Table 2. MCMC estimates of posterior modes and 95% posterior intervals of the proportion of the total genetic variance (variance between lines) captured by genetic marker information from each of four chromosome arms (Equation 13) and of the within-chromosome arms genomic correlations (Equation 15).

SR SL
Chromosome Sex Genetic heritability Genetic correlation Genetic heritability Genetic correlation
2L M 0.008 (0.003; 0.170) 0.87 (−0.57; 0.95) 0.38 (0.16; 0.71) 0.77 (0.21; 0.87)
F 0.006 (0.003; 0.092) 0.29 (0.12; 0.66)
2R M 0.007 (0.003; 0.134) 0.32(−0.47; 0.68) 0.009 (0.003; 0.176) 0.93(−0.40; 0.98)
F 0.30 (0.16; 0.52) 0.008 (0.003; 0.169)
3L M 0.01 (0.004; 0.130) 0.90(−0.59; 0.97) 0.52 (0.22; 0.76) 0.76(0.39; 0.86)
F 0.007 (0.003; 0.120) 0.57 (0.26; 0;80)
3R M 0.15 (0.08; 0.46) 0.57(−0.18; 0.79) 0.008 (0.003; 0.124) 0.91(−0.52; 0.98)
F 0.20 (0.10; 0.44) 0.007 (0.003; 0.128)
Total M 0.27 (0.14; 0.56) 0.36(−0.03; 0.60) 0.99 (0.83; → 1) 0.72(0.57; 0.80)
F 0.63 (0.40; 0.80) 0.99 (0.81; → 1)

The last row shows the proportion captured by the sum of all genomic effects for the four chromosome arms (Equation 14) and the total genomic correlation between sexes (Equation 17).

Details of the prior distributions of the parameters of the Bayesian models and of the Markov chain Monte Carlo algorithm can be found in File S1.

Data availability

The data used in the study is available at http://dgrp2.gnets.ncsu.edu/data.html.

Results

The first step of the analysis consisted of computing descriptive statistics and graphs (boxplots) based on which, by simple graphical inspection, we assessed the existence of differences in log-sample variance between lines and sexes.
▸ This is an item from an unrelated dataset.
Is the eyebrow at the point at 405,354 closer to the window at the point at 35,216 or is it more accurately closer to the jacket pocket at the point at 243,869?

Subsequently we tested more formally the existence of variance heterogeneity between lines, using a Monte Carlo implementation of Bartlett’s test. This led to rejection of the null hypothesis of homogeneity of variance for both traits.

In a second step we performed more formal analyses, using two sets of models. The first set consists of simple models that partition the total variance in log-sampling variance into between- and within-line components. The second set employs more complex models whereby the variance between lines (in principle of genetic origin) is partitioned into components from four chromosome segments that capture variation due to linear regression on genetic markers and a remainder.

Descriptive analyses

For starvation resistance, raw means (variances) of zj=lnSj are, for males, 3.92 (0.53) and for females 4.47 (0.57). The raw value of the correlation of zj between sexes is 0.43. For startle response, these values are, for males, 3.09 (0.41) and for females 3.02 (0.44). The raw correlation is 0.73.
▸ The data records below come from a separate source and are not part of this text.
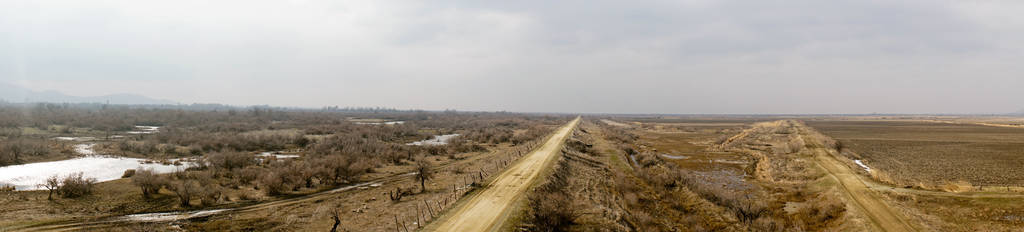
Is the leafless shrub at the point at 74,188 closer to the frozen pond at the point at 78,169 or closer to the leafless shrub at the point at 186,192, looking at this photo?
the leafless shrub at the point at 186,192

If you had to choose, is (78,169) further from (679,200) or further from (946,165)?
(946,165)

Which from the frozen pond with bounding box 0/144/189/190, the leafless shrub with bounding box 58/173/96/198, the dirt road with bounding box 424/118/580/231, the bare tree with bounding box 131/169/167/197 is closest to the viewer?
the dirt road with bounding box 424/118/580/231

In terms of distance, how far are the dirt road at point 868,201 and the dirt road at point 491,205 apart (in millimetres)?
17371

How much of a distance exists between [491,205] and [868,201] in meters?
21.0

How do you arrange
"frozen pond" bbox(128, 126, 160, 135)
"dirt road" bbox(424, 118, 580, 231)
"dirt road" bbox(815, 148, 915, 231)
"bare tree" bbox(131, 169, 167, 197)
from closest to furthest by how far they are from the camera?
"dirt road" bbox(424, 118, 580, 231), "dirt road" bbox(815, 148, 915, 231), "bare tree" bbox(131, 169, 167, 197), "frozen pond" bbox(128, 126, 160, 135)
Figure 1 provides a summary of the empirical distribution of SR records. Figure 1A displays boxplots of the records by line sorted in decreasing order of log-sampling variance within lines, from left to right. The corresponding plots for SL are shown in Figure 2A. The results for males are similar and are not shown. Figure 1B and Figure 2B show scatter plots of the within-line log-sampling variance of males vs. females for SR and SL, respectively. Figure 1 and Figure 2 indicate marked heterogeneity of within-line variance across lines for both traits. Figure 1B and Figure 2B suggest that there is a poor linear relationship of within-line log-sample variance between sexes for SR but not for SL. In the case of SR, this is indicative of sexual dimorphism at the level of the mean (as indicated above, the mean is larger in females than in males).

Figure 1.

Figure 1

(A) Boxplots of the distribution of phenotypic records for starvation resistance (SR) within lines in females, for all the lines in the study. (B) Relationship of the log-sampling variances within lines of females vs. males.

Figure 2.

Figure 2

(A) Boxplots of the distribution of phenotypic records for startle response (SL) within lines in females, for all the lines in the study. (B) Relationship of the log-sampling variances within lines of females vs. males.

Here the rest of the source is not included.